**実施する課題:**
1. Implementation Patternsの紹介文によると、筆者は原著のeBook版をいくらで購入しましたか？
2. 次の(a)〜(c)は、Implementation Patternsの紹介文の内容と一致していますか？それぞれ「はい」か「いいえ」で答え、判断の決め手となる本文の語句をそのまま引用してください。
(a) 邦訳版は現在も新品で手に入る。
(b) この本は150ページほどの分量である。
(c) 筆者はJUnitを使った経験がある。
3. Implementation Patternsの紹介文を、最後の文の次から書き進めてください。

**読解テキスト:**
══════════════════════════════
私はJUnitを利用した経験がありませんが、その影響を受けて開発されたPHPUnitを使った経験はあります。現代のソフトウェア開発に多大な貢献をしているお方ですね。
Implementation Patternsとは
ケント・ベックさんがソフトウェア開発をおこなうときに、こうしたらやりやすいんじゃないかなというパターンをたくさん教えてくれる本です。
とはいえ、同じアジャイルソフトウェア開発宣言で有名なマーティン・ファウラーさんのPatterns of Enterprise Application Architecture(この本は現在積読中です)のように重厚長大な書籍ではなく、150ページほどのコンパクトな本です。書籍のコードはケント・ベックさんの経験的にJavaを念頭においたものが多いですが、普段使っている言語がJavaでなくとも使えそうな点も多いと思います。
日本では実装パターンというタイトルで邦訳された書籍が出版されていました。
しかし出版社のいざこざによって絶版になっており、邦訳版は中古でも8000円と少し手が出ない値段です。
今回私が読んだのはその原著にあたる書籍です。informITというサイトで購入しました。
26ドルでeBook版を購入しました。円安の現在でも日本円にして4000円くらいです。邦訳版を買うよりもお買い得ですね。
そのためこの記事では邦訳版を参考にしていないのでニュアンスや訳の面で邦訳版と異なる可能性があります。その点ご了承ください。
余談ですが、このサイトは頻繁にバウチャー(30~50%OFF)を配布してくれるので急いでいなければそれらが配布されたときにまとめ買いをするのが通貨の安い国に住んでいる皆様にはおすすめです。
この本が示唆を与えてくれること
クラス(Class) どのようにクラスを作ったり、どのようにクラスにロジックを設計するか(原文では "patterns describing how and why you might create classes and how classes encode logic. " encodeを訳すのが難しいですね)
状態(State) 状態をどのように保持し、取り出すか
振る舞い(Bahavior) どのようにロジックを表現するか、特に代替的な手法(alternative paths)について
関数(Method) どのように関数を分解したり命名するか、そのコードを読んだ人がどのような結論を導くか
コレクション(Collection) どのようなコレクションを利用するか
フレームワークの発展(Evolving Frameworks) アプリケーションではなくフレームワークを開発するときにこれらのパターンがどうなるのか
3ページ、Tour Guideより引用
どれも多くのプログラマーが毎日であう者たちです。
══════════════════════════════
(保存済みエントリ)

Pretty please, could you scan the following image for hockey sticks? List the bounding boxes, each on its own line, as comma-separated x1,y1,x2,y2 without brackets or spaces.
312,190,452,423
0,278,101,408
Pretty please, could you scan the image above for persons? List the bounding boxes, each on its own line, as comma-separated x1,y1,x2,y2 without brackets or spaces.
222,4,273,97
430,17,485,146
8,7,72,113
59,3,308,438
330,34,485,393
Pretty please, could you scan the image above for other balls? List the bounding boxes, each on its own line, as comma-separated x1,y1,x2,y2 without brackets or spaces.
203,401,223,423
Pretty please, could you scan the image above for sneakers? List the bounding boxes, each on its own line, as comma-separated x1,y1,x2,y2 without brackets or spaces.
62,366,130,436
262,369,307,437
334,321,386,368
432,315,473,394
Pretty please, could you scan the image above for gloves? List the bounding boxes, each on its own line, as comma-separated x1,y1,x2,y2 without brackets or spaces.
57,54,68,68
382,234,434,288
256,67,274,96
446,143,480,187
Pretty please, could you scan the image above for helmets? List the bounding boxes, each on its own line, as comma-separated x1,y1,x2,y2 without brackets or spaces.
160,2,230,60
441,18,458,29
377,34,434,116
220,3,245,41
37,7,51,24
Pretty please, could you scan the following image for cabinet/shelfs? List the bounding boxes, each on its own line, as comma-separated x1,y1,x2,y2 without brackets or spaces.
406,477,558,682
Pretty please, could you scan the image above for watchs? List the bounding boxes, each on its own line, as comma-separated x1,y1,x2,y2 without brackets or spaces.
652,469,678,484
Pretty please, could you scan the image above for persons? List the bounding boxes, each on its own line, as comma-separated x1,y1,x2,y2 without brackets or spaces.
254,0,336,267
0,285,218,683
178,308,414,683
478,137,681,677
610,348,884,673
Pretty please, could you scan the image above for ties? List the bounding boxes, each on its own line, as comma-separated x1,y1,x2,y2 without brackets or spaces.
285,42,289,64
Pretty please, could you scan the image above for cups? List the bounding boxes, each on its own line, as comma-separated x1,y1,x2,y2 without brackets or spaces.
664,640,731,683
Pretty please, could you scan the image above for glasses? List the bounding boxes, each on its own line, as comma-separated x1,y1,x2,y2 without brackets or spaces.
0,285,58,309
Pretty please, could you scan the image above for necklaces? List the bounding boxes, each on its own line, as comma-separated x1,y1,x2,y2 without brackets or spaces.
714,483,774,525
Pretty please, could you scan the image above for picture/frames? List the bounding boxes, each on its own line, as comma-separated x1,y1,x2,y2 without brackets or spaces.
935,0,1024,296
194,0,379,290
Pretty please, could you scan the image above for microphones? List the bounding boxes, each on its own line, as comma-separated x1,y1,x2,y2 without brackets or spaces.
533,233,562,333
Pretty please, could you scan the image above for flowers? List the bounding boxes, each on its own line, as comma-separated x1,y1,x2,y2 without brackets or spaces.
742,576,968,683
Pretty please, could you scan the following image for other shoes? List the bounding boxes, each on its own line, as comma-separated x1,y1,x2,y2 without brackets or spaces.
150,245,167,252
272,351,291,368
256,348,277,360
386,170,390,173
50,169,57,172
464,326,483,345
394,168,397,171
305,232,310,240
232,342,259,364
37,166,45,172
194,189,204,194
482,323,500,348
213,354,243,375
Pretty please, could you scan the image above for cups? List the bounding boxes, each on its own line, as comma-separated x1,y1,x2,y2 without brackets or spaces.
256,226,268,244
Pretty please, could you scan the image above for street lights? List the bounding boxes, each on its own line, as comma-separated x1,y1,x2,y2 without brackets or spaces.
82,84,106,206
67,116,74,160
══════════════════════════════
**項目別の解答:**
1. 26ドルで購入しました。

2.
(a) いいえ。「出版社のいざこざによって絶版になっており」
(b) はい。「150ページほどのコンパクトな本です」
(c) いいえ。「私はJUnitを利用した経験がありませんが」

3.
ケントさんがこの本を通じてもっとも伝えたいであろうこと
ケント・ベックさんは5ページ冒頭で、多くのプログラムは以下の法則に従うと述べています
- プログラムは書かれるよりも読まれることが多い
- 完了するということはなく、プログラムは最初に書かれるときよりも変更するときにより多くの労力がかかる
- それら(多くのプログラム)は基本的な状態と制御フローの概念をつかって構成されている
- プログラムを読むときはその詳細と構想(in detail and in concept)を理解する必要があり、詳細から構想へ、構想から詳細へ行ったり来たりする
本書で述べられている多くの実装パターンは上記の法則によって起こりうる様々な問題をよりよく乗り越えるためにケント・ベックさんが考えたもので、この法則を念頭において読む必要がありそうです。
良いなと思った記述
本書には多くのパターンやケント・ベックさんの思考が書かれており一つ一つ書いているときりがないため、私がいいなと思った箇所をいくつか紹介したいです。
対称性(Symmetry)
この対称性をケント・ベックさんはよく使っています。前半に出てくるパターンではありますが、後半にもよく出てきます。
彼が最初に例に出したパターンとしてはadd()
というメソッドがある場合には remove()
というメソッドもあるべきというような意味の対称性です。
他にはこんな例もあります。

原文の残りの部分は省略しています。